Reports on the economies of China and Australia yesterday give us an opportunity to make a couple of points about the current health of both.
For Australia, there’s no real change with weak readings in the latest the monthly survey of business conditions and confidence from the National Australia Bank.
Taken before the rate rise a week ago, it was’t good news as the gloom that has gripped business for the past four months continued into this month.
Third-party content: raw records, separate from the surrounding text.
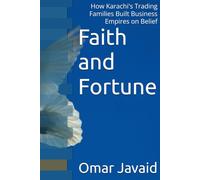 Faith and Fortune: How Karachi's Trading Families Built Business Empires on Belief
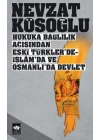 Hukuka Bağlılık Açısından Eski Türklerde-İslamda ve Osmanlıda Devlet
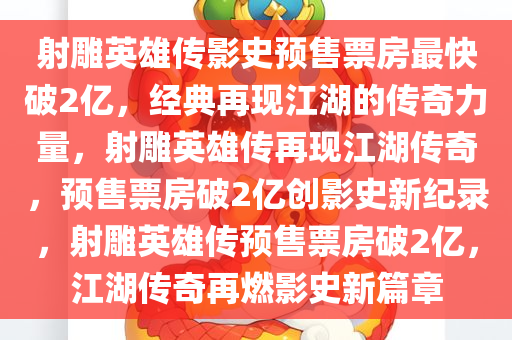 射雕英雄传影史预售票房最快破2亿，经典再现江湖的传奇力量，射雕英雄传再现江湖传奇，预售票房破2亿创影史新纪录，射雕英雄传预售票房破2亿，江湖传奇再燃影史新篇章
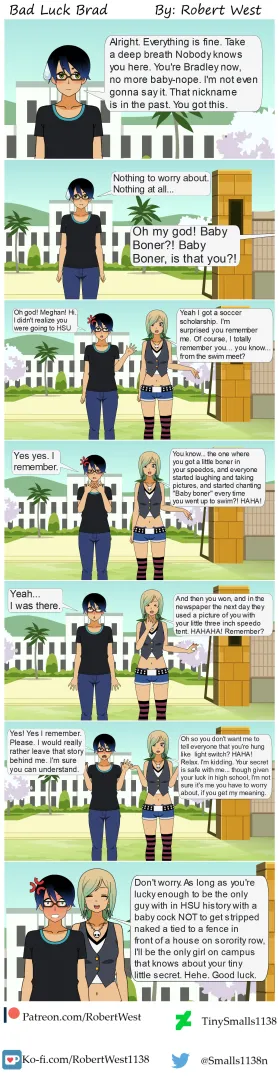 I'm back! Here's Bad Luck Brad #1 posted by TinySmalls1138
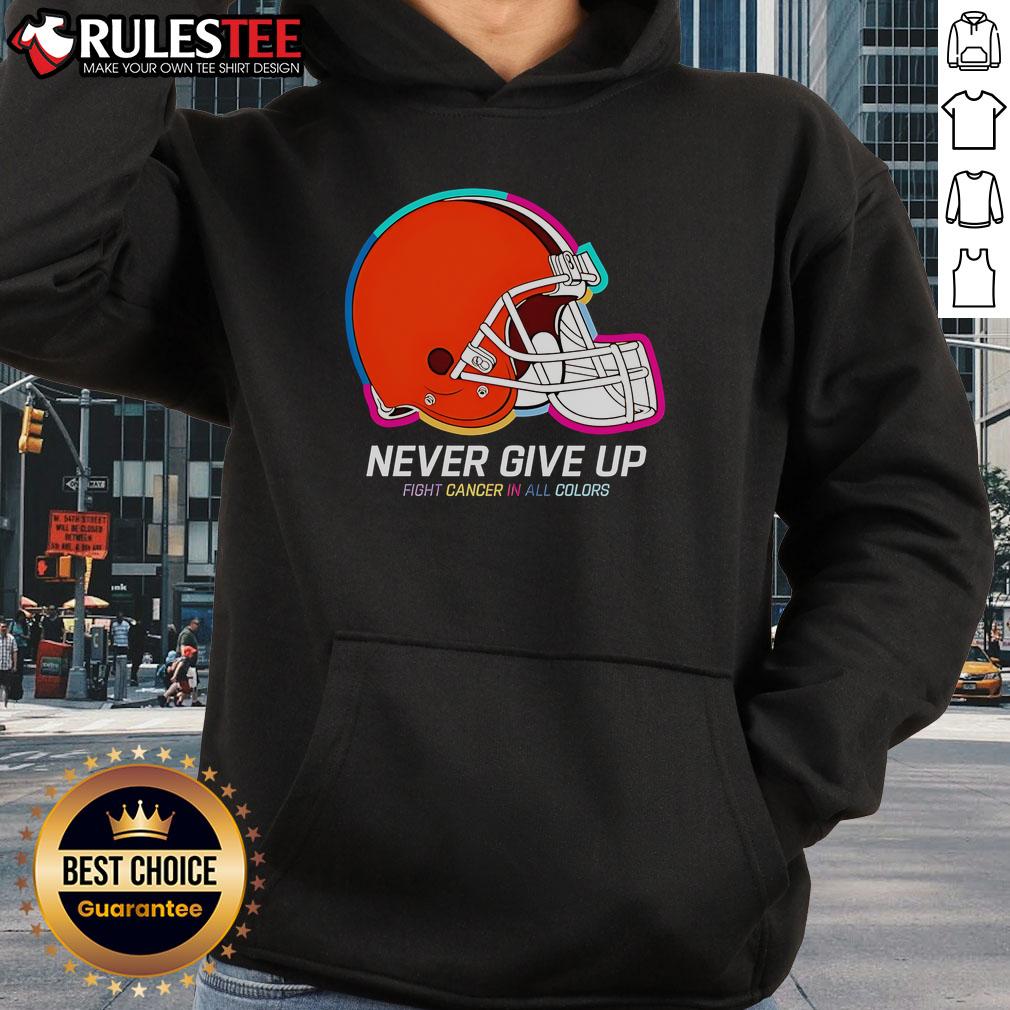 Awesome Never Give Up Fight Cancer In All Colors Cleveland Browns T-Shirt - Image 2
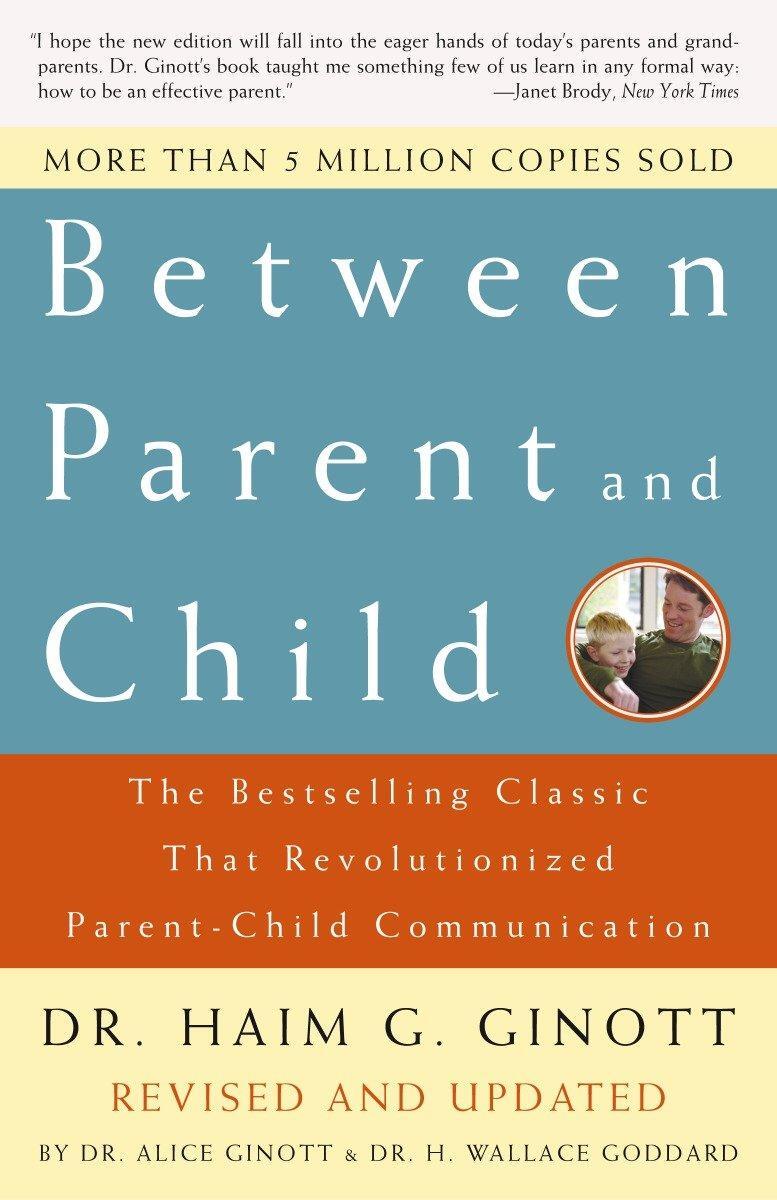 Cover: 9780609809884 | Between Parent and Child: Revised and Updated | Dr. Haim G. Ginott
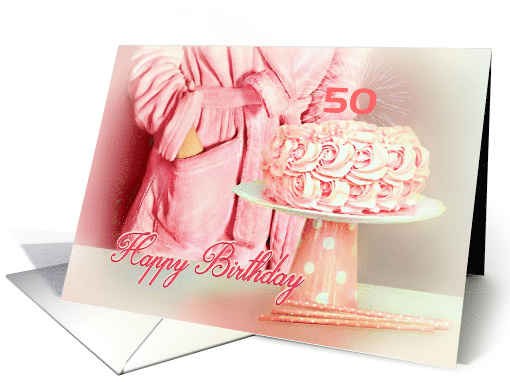 Happy 50th Birthday Pink Cake and Woman in Pink Robe Custom card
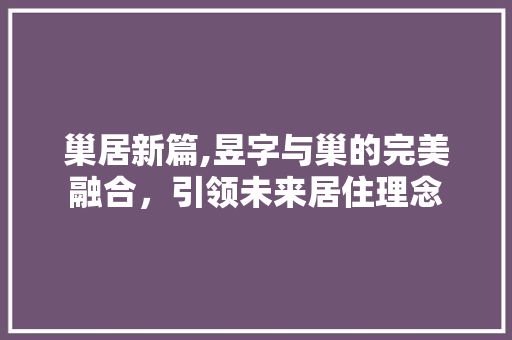 巢居新篇,昱字与巢的完美融合，引领未来居住理念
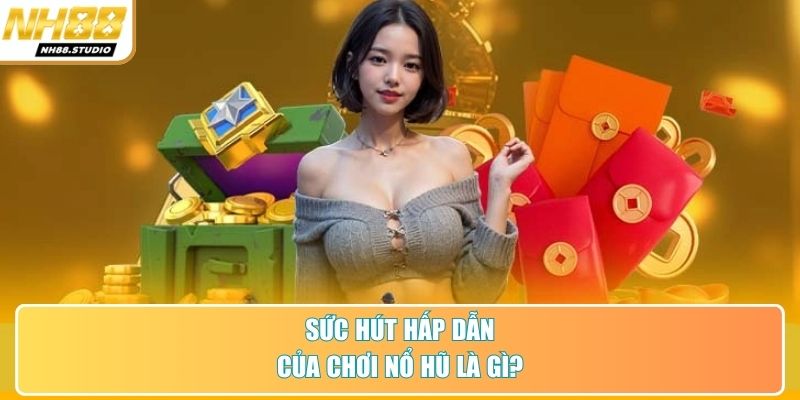 Sức hút hấp dẫn của chơi nổ hũ là gì?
More on that later.
For China, our biggest export market, the news was again gloomy after Sunday’s trade report for January showed imports down 19.9%, exports down, 3.3% and a record trade surplus of $US60 billion.
Now the latest figures on inflation show a very worrying slowing in the rate of growth in prices with consumer inflation sliding to a five year low.
Chinese consumer inflation has slowed sharply, last month while the deflation gripping the country’s manufacturing and other producing sectors deepened noticeably last month.
The CPI rose just 0.8% year-on-year in January, against forecasts of a 1% rise and the 1.5% rise in December.
The rate is less than a quarter of the annual official target of 3.5% and underlines the impact of the slide in oil and petrol prices, but also the way the continuing fall in producer prices is starting to seep into the wider economy as manufacturers and retailers slash the prices of their products to keep them moving.
China inflation hits five-year low
Producer prices meantime dropped for a 35th consecutive month in January, thanks falling energy and commodity prices (iron ore, copper, grains) again crushed price pressures.
But like the CPI, producer prices fell by more than expected – down a whopping 4.3%, year on year last month, against the 3.3% drop in December.
The report means China is closer to retail price deflation – and possibly another interest rate cut to add to the cut on November 21 and last week’s cuts in the reserve requirements for banks, which will make more than $US100 billion available for lending – if there is demand for the funds.
Chinese producer prices also tumble
In Australia business confidence sagged and while conditions grew by a fraction, the rise as revealed in the NAB survey, was meaningless.
The monthly business conditions index, which looks at current conditions rather than the outlook, fell to a reading of 2.
This kept it at its three month low of 2, as December’s previous reading of 4 was also revised down to 2. The NAB business confidence index meanwhile grew by one point to 3 in January, which is well below trend.
"The trend in business conditions has lost momentum," NAB chief economist Alan Oster said in a statement with yesterday’s report.
"Conditions have fallen for three consecutive months, with the index dropping another half a point in January (unchanged when rounded) to 2 index points – below the long-run monthly survey average of 4 points."
NAB said business confidence remained close to its lowest level since just before the 2013 federal election, when it was obvious the Coalition would win government.
"Business confidence edged up in the month despite very few signs of improvement in the economy," said Mr Oster.
"Nevertheless, the trend in confidence is clearly down and sits at relatively soft levels."
NAB found that although conditions slipped modestly, there were noticeable falls in capacity utilisation, which points to continued softness in the labour market.
The report matches the tone of Reserve Bank commentary on the economy last week.